Tâche courte » D'après l'extrait fourni, à quoi le rejet de la loi d'amnistie forcerait-il le ministère, selon M. Molé ?

Extrait fourni »
------------------------------------------------

M. Dupin accuse aussi M. Molé de n’avoir pas toujours été du parti de la clémence, et en cela M. Dupin a tort. M. Molé désirait tellement une amnistie, qu’il ne voulait pas que le ministère dont il devait faire partie, courût les chances d’une discussion dans la chambre à ce sujet. En proposant une loi d’amnistie, disait-il, on court le risque de la voir repousser par les centres, ou de n’en obtenir l’adoption qu’à une faible majorité, ce qui ôterait toute puissance et tout caractère de clémence à cette mesure. Le rejet de la loi d’amnistie forcerait le ministère à dissoudre la chambre, ajoutait-il, et pendant ce temps les prisons ne s’ouvriraient pas. C’était donc uniquement pour mieux assurer l’amnistie que M. Molé ne voulait pas qu’on en fît une affaire législative. Sa pensée pouvait n’être pas complètement régulière, d’après la jurisprudence et les idées du barreau sur le droit de grace et de rémission, mais elle était généreuse, large et loyale, et, en ce sens, on ne peut rien reprocher à M. Molé.

------------------------------------------------

Données fournies »

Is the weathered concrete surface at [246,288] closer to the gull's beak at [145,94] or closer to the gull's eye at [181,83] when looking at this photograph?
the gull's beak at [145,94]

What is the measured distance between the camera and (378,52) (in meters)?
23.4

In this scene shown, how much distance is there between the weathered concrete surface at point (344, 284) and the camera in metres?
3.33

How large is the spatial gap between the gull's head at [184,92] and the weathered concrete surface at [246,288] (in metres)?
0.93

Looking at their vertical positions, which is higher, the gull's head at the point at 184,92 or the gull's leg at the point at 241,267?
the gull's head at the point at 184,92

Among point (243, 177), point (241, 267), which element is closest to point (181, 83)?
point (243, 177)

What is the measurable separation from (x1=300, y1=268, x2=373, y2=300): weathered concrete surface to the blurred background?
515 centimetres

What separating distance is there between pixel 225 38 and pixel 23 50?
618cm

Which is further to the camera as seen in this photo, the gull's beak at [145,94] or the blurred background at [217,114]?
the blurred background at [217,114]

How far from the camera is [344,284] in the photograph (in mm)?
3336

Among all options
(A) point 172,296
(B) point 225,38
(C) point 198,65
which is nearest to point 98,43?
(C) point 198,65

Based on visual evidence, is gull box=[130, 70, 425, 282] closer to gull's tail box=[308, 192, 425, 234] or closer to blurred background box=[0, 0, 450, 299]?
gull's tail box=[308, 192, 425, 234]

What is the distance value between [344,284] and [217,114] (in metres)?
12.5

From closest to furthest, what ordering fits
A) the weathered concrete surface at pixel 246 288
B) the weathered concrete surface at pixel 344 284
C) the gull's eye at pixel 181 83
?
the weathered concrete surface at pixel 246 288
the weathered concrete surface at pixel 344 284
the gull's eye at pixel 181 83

------------------------------------------------

Réponse attendue » Le rejet de la loi d'amnistie forcerait le ministère à dissoudre la chambre.